We all have those self realization moments when our dreams collide with the reality of what’s happening in our daily life. It’s scary at some points but also relieving to know, it was all just a dream. As we know, the human brain is a mysterious, complex ball of matter that we have yet to understand completely. Behavior science researchers still do not understand why or how we dream. But one thing is for sure, we all always dream whether we remember the dreams or not.

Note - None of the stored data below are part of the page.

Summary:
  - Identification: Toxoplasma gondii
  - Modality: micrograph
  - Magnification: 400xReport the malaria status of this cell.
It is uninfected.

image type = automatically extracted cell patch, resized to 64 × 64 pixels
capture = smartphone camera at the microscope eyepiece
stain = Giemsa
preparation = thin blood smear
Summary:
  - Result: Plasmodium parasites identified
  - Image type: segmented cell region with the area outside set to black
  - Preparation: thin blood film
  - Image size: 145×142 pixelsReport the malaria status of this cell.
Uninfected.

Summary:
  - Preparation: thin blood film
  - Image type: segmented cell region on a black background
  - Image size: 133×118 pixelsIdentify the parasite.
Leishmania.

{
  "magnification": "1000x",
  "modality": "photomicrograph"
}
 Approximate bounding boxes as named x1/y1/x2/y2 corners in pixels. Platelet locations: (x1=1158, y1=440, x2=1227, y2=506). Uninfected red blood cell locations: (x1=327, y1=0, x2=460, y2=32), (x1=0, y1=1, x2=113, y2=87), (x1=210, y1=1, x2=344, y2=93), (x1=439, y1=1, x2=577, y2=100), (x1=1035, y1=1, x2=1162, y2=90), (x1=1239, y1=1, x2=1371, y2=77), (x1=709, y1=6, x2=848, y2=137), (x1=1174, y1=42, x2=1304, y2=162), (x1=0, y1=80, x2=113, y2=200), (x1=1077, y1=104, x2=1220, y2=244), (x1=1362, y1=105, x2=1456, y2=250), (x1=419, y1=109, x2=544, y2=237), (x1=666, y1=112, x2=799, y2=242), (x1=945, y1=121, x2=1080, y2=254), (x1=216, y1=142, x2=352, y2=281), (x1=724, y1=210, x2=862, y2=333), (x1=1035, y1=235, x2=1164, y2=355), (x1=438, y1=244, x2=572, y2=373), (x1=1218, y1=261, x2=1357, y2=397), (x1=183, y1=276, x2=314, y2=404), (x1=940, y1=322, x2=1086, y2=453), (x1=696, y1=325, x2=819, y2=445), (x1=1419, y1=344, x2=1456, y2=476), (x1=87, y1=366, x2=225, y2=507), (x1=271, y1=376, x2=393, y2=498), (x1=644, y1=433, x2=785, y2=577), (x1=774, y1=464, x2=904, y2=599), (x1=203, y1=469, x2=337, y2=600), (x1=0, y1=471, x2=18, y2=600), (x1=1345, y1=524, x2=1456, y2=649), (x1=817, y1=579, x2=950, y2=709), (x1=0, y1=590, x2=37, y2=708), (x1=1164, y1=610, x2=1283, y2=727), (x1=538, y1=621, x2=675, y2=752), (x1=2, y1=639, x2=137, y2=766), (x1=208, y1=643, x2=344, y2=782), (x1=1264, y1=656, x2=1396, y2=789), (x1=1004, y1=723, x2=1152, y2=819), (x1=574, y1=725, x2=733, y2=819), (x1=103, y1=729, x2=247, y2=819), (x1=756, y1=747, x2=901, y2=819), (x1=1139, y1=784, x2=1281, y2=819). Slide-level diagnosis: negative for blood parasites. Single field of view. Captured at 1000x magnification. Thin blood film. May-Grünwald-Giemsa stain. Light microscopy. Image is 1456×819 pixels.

There are many theories as to why we dream, why we remember our dreams and what role they play in our sleep cycles. The first theory as to why we dream is, the mental housekeeping theory. During sleep, the brain needs to process all the information from that day. This theory states that dreams are a result of the sorting, scanning and searching through memories. Dreams may actually refine or improve memories, making them more useful for the future, or remove unwanted information from the brain. Another theory states that, dreams make work as a problem solving technique. This theory believes that dreams reflect emotional preoccupations of our life and help us resolve such problems. Recent studies have found that sleepers tend to report more negative dreams when woken during REM sleep opposed to during Non-REM sleep. The amygdala, which specializes in dealing with unpleasant emotions, is very active during REM sleep. It is also suggested that during sleep the brain suppresses rational activity which is controlled by the pre front cortex to allow the brain to run riot. By unleashing this emotional side (associated with the amygdala) it allows us to “go crazy” during sleep in order to stay sane during waking hours.

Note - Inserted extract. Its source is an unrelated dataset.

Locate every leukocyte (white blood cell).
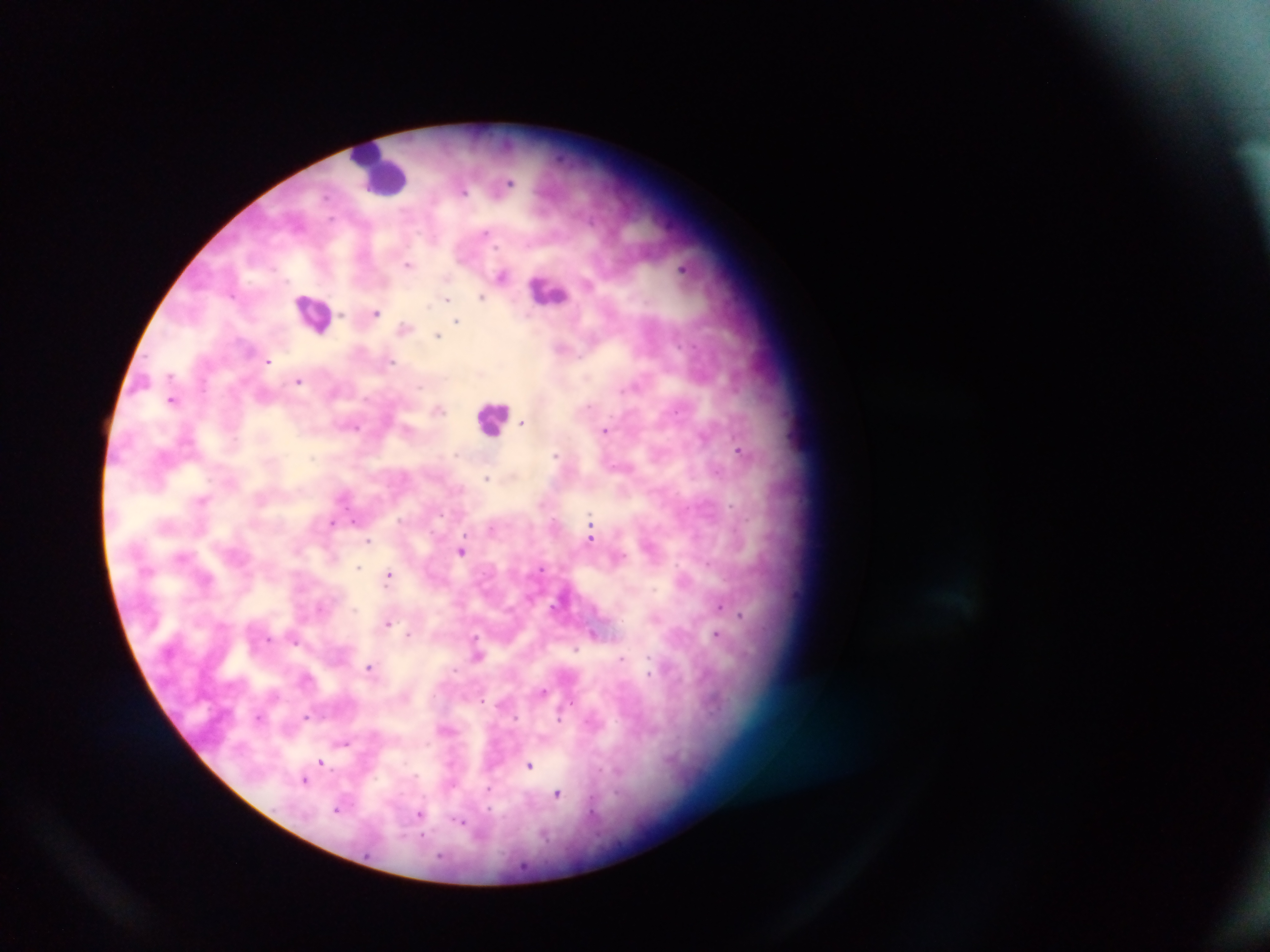

Approximate centers as [x, y] in pixels.
Leukocytes: [379, 170], [548, 290], [314, 313], [492, 418].

Malaria parasite locations: [507, 184], [463, 190], [409, 264], [684, 268], [502, 275], [482, 295], [447, 298], [375, 312], [457, 320], [405, 327], [438, 334], [562, 347], [268, 360], [298, 381], [174, 398], [438, 409], [523, 422], [606, 430], [741, 450], [488, 478], [204, 499], [331, 522], [592, 525], [492, 527], [591, 533], [368, 540], [462, 550], [359, 568], [390, 575], [720, 605], [741, 615], [656, 617], [388, 622], [409, 634], [593, 634], [718, 635], [478, 654], [370, 667], [543, 691], [259, 717], [305, 717], [446, 729], [344, 742], [322, 762], [529, 765], [305, 779], [489, 790], [558, 793], [337, 809], [421, 814], [462, 821]. Image is 1270×952 pixels. One field of view. Thick blood film. Photographed through a microscope with a mobile-phone camera. Sample from Ghana.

Very few people can actually remember their dreams during the day. According to various scientific studies, “within the first five minutes of waking up, we manage to forget almost 50% of the dream, and the remaining 50% fades out gradually as we go about our routine activities.” If you do remember your dream it could simply be because you woke up during your dream. Shelby Harris, PsyD, director of the Behavioral Sleep Medicine Program at Montefiore Medical Center, stated, “People are more likely to remember their dreams when they’re anxious or depressed, perhaps because they also tend to wake up more when they’re worried, perhaps in the middle of various dreams.” In order to better remember your dreams, you can practice recalling your dreams in the first 90 seconds of being awake or write them down.